If a function contains a direct eval(code) call anywhere in its body (including in nested functions), the entire function and all its nested functionsare skipped by VM obfuscation. This is because direct eval has access to the enclosing function's local variables, which are not available when the function is compiled to VM bytecode.

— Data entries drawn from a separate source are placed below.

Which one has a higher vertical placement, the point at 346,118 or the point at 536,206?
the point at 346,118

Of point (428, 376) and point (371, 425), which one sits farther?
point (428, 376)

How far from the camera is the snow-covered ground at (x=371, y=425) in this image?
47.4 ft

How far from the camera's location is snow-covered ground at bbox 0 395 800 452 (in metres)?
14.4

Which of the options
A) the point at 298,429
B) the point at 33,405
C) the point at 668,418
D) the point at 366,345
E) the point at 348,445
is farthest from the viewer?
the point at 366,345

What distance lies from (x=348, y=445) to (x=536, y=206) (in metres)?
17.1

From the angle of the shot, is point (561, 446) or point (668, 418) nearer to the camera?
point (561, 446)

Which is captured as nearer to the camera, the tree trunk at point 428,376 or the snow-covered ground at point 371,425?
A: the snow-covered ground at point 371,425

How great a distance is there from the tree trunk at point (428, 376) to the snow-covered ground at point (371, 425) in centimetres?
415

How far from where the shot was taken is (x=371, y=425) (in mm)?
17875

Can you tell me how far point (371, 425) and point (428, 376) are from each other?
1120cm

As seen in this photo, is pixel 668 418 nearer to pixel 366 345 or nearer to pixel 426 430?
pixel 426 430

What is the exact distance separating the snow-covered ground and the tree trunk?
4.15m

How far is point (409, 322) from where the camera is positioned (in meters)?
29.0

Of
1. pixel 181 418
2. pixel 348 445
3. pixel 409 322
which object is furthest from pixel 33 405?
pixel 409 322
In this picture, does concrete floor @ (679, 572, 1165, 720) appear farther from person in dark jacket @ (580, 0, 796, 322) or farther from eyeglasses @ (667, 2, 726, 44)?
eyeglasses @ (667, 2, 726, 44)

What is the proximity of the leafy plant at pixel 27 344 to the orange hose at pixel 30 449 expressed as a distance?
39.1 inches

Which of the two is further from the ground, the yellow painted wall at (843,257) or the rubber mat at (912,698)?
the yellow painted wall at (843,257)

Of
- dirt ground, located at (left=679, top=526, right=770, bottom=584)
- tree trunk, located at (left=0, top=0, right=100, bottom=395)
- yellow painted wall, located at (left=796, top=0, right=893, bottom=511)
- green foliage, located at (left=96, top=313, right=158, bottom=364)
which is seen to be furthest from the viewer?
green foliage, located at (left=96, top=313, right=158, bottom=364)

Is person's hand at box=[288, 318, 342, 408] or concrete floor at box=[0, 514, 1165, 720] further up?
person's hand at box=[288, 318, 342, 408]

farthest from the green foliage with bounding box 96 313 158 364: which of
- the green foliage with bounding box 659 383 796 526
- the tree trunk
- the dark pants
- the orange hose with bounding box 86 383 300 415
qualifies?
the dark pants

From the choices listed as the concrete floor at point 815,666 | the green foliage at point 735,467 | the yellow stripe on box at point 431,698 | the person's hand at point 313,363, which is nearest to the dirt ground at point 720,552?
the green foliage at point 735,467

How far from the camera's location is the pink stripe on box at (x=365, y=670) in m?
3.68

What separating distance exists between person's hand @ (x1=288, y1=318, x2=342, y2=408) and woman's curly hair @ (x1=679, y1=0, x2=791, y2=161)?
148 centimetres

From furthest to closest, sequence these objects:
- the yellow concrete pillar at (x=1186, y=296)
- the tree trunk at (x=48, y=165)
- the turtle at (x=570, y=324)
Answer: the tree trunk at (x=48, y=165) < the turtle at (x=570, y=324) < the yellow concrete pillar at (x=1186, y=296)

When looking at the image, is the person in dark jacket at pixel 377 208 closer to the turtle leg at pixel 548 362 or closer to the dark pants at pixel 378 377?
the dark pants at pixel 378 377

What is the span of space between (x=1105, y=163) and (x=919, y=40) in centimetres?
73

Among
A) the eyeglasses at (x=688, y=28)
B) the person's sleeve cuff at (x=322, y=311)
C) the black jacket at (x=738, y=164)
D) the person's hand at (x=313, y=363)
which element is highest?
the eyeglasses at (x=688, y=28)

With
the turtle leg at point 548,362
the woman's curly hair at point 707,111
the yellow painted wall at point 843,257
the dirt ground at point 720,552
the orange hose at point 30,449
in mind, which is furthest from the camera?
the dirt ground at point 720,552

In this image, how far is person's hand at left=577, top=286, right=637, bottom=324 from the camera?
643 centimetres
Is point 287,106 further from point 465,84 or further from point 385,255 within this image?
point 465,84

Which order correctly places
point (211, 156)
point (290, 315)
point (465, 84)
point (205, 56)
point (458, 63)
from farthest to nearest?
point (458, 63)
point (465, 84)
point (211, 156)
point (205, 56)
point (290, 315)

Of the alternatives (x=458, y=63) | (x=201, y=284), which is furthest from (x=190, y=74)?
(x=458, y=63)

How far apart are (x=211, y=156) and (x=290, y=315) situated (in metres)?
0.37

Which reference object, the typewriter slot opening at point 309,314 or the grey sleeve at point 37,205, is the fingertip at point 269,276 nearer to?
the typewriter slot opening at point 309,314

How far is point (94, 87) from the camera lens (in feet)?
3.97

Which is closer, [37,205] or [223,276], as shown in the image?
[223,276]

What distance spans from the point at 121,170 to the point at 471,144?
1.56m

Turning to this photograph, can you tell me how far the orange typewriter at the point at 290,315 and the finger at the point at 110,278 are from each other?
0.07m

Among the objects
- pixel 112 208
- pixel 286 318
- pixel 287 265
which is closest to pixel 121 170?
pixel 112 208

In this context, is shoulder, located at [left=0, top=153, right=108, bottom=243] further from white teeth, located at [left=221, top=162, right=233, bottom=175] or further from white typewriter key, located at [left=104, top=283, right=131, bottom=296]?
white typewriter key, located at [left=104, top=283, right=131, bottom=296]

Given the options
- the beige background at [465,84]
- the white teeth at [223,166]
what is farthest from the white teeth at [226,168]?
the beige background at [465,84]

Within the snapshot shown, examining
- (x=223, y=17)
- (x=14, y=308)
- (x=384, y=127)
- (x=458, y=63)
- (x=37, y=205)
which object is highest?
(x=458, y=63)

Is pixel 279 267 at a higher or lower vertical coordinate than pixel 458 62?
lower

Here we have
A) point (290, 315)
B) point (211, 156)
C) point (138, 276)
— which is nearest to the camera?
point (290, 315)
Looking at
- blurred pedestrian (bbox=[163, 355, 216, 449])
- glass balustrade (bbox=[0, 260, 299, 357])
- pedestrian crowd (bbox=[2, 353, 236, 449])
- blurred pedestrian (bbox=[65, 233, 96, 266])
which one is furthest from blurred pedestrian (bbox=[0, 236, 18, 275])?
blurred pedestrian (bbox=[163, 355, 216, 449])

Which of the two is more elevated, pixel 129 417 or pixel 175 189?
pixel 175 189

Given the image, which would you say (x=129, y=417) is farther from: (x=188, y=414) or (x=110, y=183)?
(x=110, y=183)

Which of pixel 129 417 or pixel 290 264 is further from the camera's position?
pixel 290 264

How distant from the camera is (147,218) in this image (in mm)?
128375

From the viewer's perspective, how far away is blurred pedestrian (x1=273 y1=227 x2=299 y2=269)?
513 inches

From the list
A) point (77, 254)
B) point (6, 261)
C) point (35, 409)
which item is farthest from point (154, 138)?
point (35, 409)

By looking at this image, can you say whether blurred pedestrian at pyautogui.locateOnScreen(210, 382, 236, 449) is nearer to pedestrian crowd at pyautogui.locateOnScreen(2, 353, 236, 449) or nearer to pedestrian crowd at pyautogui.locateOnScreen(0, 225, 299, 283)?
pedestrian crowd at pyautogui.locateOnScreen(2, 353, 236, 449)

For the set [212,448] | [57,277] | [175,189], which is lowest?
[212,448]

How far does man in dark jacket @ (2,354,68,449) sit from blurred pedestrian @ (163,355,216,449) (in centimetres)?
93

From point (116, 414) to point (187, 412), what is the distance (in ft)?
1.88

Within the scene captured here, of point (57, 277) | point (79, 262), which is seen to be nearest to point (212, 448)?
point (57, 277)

// ❌ Entire IIFE is NOT VM-obfuscated because of direct eval inside
(function () {
    function loadConfig() {
        eval(decodedLoader); // direct eval - blocks VM for the whole IIFE
    }
    // ... all your code ...
})();

// ✅ Use indirect eval - runs in global scope, does not block VM
(function () {
    function loadConfig() {
        (0, eval)(decodedLoader); // indirect eval - VM obfuscates the IIFE
    }
    // ... all your code ...
})();

// ✅ Or unwrap the IIFE - each top-level function is checked independently
function loadConfig() {
    eval(decodedLoader); // only this function is skipped
}
// ... other top-level functions are still VM-obfuscated ...

Detection catches direct eval (eval(code) and eval?.(code)). Indirect forms like (0, eval)(code) and window.eval(code) run in the global scope and do not block VM obfuscation.

Escape hatch (v6.14.0+): set vmForceCompileDynamicCode: true (or flip the Force Compile Dynamic Code switch under the VM section's Overrides group) to bytecode the surrounding function anyway and suppress VMDynamicCodeSkipped. Only safe when the runtime-built body cannot reference an identifier the obfuscator renames; otherwise the code throws ReferenceError at runtime. See the recipe page for the full trade-off.